Tuesday, March 31, 2020

The do's and don'ts of social interaction during a pandemic

By American Heart Association News Published: March 25, 2020
Across the nation, Americans find themselves in varying degrees of social isolation as part of a coordinated effort to try to slow the spread of the new coronavirus. Some cities are in full lockdown. Others are asking people to simply remain socially distant.
But navigating this new world of social limitations can be confusing. What should – and shouldn't – people be doing?
That depends on your level of isolation, said Arthur Caplan, director of the Division of Medical Ethics at New York University Grossman School of Medicine.
The most restrictive level, said Caplan, is quarantine – when a person is ill or known to have been exposed to the virus and must be completely separated from others with no social interactions outside the home.
"If you have a partner or a child and can't be completely separated in the home, at least you split the living space and keep your distance," he said.
Being under quarantine is similar to being in lockdown, a restriction some governments are using when localities experience severely high levels of infection. In lockdown, or with a "shelter in place" order, venturing out for other than government-allowed reasons could carry a penalty such as a fine or arrest. The directives differ from place to place, but generally allow residents to take care of essential health and safety tasks, such as buying groceries, medicines, and even going for a run or walking the dog.
Residents also may voluntarily shelter in place, a type of self-isolation encouraged for those who are medically vulnerable, such as people 65 and older and those with weak immune systems, heart disease, diabetes or lung disease. As the numbers of people confirmed to be infected increase, a growing number of states and localities are asking all residents to self-isolate to slow contagion.
The new coronavirus causes COVID-19, a respiratory illness with symptoms such as a cough, fever and, in more severe cases, difficulty breathing. The American Heart Association recently released a statement advising special caution for older people with coronary heart disease or high blood pressure because they may be more likely than others to be infected by the virus and have more severe complications.
At a minimum, all Americans are being asked to practice social distancing, which means remaining at least 6 feet apart from others and limiting the number of direct interactions with other people.
"I think the guiding principle is that we're trying to reduce the spread of the virus and one way to do that is to isolate ourselves to reduce the chance of giving it to someone else," said Wayne Rosamond, an epidemiology professor at the University of North Carolina Gillings School of Public Health.
As a general rule, he said, that means reducing contact with other people as well as reducing contact with anything someone else may have touched.
But with the kids home from school and the entire family cooped up together, questions arise over what people should and shouldn't be doing with their time.
Don't visit older parents, friends or neighbors, Caplan advises. "They are at high risk.
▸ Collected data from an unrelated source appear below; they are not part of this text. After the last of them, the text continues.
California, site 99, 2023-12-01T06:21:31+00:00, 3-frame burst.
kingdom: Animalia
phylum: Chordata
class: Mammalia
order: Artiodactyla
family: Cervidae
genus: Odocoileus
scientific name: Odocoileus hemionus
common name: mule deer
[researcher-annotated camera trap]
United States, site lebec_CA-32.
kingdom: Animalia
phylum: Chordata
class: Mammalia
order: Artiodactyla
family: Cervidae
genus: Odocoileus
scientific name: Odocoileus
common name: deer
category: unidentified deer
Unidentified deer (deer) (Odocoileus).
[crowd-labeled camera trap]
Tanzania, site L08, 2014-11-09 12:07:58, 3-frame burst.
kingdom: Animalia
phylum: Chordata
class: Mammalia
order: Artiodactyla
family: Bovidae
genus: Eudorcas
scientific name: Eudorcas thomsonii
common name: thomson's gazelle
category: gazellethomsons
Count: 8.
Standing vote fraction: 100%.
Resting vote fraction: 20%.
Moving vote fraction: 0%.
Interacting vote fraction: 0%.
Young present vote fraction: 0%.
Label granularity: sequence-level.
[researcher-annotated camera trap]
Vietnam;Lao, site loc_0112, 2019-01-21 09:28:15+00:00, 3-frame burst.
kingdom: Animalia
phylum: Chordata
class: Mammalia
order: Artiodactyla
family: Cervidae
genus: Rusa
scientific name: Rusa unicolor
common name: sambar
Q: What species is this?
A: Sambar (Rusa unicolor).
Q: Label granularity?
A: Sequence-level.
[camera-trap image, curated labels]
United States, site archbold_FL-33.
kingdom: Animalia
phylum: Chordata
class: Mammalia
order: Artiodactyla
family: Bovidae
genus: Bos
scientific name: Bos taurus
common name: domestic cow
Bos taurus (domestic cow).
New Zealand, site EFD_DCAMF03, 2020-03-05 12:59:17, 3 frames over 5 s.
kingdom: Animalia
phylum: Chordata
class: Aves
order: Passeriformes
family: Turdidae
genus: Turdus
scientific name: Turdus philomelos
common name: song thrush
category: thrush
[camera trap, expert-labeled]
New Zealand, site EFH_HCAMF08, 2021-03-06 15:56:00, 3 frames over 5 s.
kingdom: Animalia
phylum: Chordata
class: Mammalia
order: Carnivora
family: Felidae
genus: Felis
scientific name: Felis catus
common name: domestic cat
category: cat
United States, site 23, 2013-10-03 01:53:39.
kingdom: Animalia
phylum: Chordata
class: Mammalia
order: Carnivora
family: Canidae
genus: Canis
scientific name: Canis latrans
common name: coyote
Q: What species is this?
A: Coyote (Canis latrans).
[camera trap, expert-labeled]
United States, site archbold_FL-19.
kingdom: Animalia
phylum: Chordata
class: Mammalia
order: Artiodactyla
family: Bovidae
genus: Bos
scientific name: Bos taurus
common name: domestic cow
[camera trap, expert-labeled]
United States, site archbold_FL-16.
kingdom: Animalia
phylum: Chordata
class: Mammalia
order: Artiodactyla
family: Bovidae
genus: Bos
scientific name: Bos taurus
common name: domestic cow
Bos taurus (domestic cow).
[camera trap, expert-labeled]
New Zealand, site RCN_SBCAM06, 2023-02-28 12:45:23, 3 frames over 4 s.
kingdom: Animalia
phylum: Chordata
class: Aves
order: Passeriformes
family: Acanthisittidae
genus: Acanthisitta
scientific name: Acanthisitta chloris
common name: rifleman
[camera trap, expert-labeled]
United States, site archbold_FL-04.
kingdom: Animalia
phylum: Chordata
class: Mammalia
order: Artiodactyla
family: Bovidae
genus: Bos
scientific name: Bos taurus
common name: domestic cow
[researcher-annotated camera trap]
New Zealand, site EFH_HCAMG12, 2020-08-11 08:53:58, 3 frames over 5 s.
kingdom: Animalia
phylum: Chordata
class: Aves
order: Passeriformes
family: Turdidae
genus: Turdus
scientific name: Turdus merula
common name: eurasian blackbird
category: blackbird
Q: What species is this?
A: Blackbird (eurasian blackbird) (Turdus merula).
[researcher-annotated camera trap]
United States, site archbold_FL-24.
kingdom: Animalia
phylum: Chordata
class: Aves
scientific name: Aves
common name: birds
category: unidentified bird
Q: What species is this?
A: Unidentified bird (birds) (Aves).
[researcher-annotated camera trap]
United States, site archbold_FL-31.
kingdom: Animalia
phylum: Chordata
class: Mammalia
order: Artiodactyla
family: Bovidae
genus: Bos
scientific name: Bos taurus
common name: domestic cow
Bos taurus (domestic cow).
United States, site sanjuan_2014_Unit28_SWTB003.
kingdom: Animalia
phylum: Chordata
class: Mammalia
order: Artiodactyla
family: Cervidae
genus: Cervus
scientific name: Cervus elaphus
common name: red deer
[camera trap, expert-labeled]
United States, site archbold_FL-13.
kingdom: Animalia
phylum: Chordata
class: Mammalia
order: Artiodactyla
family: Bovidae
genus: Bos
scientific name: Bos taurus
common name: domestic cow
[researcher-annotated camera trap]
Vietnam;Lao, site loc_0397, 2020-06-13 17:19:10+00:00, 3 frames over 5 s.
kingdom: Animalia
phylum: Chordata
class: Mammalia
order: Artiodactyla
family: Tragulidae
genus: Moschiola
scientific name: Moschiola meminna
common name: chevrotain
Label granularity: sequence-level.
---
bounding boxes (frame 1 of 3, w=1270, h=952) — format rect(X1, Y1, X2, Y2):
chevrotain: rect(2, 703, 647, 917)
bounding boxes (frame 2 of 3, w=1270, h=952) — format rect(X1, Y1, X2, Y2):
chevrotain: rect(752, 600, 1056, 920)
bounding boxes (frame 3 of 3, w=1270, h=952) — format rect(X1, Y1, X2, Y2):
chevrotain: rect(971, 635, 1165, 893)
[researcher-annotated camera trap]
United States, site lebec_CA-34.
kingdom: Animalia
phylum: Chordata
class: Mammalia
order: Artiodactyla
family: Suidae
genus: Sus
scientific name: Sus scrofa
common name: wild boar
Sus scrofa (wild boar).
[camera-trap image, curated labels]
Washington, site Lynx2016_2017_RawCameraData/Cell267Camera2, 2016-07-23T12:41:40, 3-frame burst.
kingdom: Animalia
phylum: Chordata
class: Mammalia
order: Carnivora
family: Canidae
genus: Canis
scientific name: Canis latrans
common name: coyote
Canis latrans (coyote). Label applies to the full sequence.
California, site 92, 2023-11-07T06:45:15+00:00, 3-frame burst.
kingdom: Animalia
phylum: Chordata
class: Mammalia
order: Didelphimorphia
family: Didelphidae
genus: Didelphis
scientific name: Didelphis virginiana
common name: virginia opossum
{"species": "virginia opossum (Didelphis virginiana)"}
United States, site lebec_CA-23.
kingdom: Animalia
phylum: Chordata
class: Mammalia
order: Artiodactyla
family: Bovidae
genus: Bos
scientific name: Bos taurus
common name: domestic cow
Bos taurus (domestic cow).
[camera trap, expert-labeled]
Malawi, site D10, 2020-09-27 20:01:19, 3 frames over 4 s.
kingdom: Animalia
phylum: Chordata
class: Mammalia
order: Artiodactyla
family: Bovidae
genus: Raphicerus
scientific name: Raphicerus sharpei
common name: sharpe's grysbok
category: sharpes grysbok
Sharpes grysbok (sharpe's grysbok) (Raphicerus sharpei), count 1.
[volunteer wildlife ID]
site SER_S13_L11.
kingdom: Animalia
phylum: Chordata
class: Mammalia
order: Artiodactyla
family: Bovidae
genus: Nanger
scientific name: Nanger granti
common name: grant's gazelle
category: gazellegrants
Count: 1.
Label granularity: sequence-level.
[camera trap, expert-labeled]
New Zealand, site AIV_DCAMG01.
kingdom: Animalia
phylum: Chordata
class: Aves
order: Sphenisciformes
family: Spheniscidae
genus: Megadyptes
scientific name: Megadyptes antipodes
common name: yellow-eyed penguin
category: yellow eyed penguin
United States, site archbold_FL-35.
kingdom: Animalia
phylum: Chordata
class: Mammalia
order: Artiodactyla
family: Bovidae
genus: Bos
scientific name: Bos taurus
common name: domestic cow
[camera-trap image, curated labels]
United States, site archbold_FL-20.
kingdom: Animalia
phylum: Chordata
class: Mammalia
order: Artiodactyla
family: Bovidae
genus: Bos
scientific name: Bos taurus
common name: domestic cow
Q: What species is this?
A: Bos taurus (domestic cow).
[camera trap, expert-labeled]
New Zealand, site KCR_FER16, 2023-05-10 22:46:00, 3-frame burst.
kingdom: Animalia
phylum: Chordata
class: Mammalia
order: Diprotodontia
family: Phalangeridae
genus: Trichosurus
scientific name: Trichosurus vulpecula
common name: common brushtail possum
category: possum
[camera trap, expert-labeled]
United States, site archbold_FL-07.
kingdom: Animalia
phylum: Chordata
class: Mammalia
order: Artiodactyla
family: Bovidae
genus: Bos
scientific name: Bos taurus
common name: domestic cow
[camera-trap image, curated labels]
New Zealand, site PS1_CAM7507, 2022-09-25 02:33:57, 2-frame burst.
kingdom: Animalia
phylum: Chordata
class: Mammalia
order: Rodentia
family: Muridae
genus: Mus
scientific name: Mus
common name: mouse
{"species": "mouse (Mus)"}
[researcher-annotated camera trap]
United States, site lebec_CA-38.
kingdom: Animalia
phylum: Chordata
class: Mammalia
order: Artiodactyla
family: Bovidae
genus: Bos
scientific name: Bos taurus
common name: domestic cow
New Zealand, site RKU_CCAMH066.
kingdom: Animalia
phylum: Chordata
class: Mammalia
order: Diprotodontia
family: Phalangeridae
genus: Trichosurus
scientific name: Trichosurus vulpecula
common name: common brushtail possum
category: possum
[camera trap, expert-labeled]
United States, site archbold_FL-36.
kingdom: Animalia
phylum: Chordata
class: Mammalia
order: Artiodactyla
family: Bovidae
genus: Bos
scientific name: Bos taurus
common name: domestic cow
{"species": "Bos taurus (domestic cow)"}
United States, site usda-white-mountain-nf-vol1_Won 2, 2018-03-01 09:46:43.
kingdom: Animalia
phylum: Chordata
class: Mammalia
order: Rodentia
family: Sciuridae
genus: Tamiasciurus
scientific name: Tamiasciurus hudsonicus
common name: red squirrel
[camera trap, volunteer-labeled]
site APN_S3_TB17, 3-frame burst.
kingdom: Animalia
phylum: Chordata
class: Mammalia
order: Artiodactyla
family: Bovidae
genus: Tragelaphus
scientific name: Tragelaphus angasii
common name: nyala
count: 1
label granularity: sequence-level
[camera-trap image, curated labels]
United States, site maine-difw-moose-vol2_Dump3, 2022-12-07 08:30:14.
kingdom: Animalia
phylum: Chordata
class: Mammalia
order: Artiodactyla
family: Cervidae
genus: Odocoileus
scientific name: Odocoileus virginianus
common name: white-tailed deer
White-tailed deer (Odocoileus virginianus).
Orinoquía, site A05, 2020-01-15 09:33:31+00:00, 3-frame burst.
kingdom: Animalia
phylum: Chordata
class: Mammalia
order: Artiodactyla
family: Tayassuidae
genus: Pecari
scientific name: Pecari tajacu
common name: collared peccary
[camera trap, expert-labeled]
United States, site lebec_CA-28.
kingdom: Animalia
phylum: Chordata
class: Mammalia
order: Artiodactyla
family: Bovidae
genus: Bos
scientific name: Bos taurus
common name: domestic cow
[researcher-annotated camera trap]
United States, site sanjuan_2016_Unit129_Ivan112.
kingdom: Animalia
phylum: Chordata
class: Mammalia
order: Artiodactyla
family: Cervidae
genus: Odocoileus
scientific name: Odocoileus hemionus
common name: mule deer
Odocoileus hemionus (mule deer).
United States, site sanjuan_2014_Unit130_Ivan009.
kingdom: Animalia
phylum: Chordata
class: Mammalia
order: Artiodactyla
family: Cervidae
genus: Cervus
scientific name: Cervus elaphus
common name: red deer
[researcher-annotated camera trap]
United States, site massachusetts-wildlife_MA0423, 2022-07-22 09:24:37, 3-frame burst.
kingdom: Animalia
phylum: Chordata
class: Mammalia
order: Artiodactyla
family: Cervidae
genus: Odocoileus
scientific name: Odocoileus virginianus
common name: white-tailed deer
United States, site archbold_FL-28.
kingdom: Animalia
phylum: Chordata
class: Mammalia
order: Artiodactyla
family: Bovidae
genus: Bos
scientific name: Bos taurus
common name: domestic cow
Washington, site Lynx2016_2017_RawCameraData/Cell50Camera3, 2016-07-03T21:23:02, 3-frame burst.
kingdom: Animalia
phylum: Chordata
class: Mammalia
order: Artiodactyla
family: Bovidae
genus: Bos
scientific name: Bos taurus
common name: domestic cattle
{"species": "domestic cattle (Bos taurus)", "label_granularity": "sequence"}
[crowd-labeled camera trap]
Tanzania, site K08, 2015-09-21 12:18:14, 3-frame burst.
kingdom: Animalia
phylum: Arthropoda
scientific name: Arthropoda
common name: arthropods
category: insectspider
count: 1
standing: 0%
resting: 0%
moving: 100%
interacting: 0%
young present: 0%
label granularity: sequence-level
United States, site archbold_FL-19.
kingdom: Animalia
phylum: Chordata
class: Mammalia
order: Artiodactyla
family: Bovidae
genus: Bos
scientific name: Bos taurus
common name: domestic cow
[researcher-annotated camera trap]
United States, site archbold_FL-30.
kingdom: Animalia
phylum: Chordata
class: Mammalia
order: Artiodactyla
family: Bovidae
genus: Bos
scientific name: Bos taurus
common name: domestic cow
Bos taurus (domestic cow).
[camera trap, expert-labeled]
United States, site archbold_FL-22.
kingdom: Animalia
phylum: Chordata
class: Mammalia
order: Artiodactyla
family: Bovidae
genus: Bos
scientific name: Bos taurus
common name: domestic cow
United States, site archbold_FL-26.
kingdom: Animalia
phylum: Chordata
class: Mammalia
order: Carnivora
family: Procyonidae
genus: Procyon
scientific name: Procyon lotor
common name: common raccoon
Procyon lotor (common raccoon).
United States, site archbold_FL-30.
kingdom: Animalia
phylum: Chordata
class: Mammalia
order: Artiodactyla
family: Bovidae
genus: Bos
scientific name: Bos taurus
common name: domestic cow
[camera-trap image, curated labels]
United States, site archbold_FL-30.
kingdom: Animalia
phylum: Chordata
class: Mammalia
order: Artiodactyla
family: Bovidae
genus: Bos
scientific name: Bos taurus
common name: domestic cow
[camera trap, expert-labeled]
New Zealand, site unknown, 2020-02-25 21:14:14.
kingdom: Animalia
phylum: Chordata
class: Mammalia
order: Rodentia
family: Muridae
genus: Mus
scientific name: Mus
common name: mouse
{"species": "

Don't bring the kids there to see them. You just don't know whether you're infected or not. Call them up. FaceTime them. Use Skype. But do not visit."
If you are venturing out with the kids, be careful about where you go and what they touch, Rosamond said. Ask yourself, "What things in the environment could other people have touched or possibly coughed on. Creating space between people is important but so is being aware of the surroundings and what you and your kids are touching."
The National Institutes of Health warns the virus can live on surfaces for up to several days. "Kids like to touch things, they put everything in their mouths," said Caplan. "You have to be very careful when you take them anywhere."
Neither should you let your kids invite friends inside for a playdate, Caplan said. "They can see their friends outside if you keep them apart. But you have to watch them. No wrestling. Don't let them jump on top of each other."
The federal government also is asking that all non-essential dental or medical appointments be postponed during this time. Not only would such visits potentially expose people to the virus in medical offices, waiting rooms or on public transportation, but "they could be diverting resources that potentially would be needed to care for coronavirus patients," Caplan said. Medical workers from a wide range of practices are being asked to help care for the influx of patients.
So, what can you do?
It's important to check with local and state authorities to find out what restrictions have been issued for your area.
In general, government health agencies suggest taking a walk, going for a run or even doing yardwork if you want to get out of the house. Just stay 6 feet away from anyone else.
Many gyms and yoga studios, which have been closing down, are providing online video classes people can do at home.
"You have to get creative," said Rosamond. "It is important to move and not to be sedentary. Get sleep, eat right and get up and be active. Staying healthy mentally and physically during this time is essential."
If you really need to get out, activities like family camping trips are still OK, Caplan said, "as long as you go alone or with members of your household. But don't go to a campsite with 300 people. That's defeating the purpose."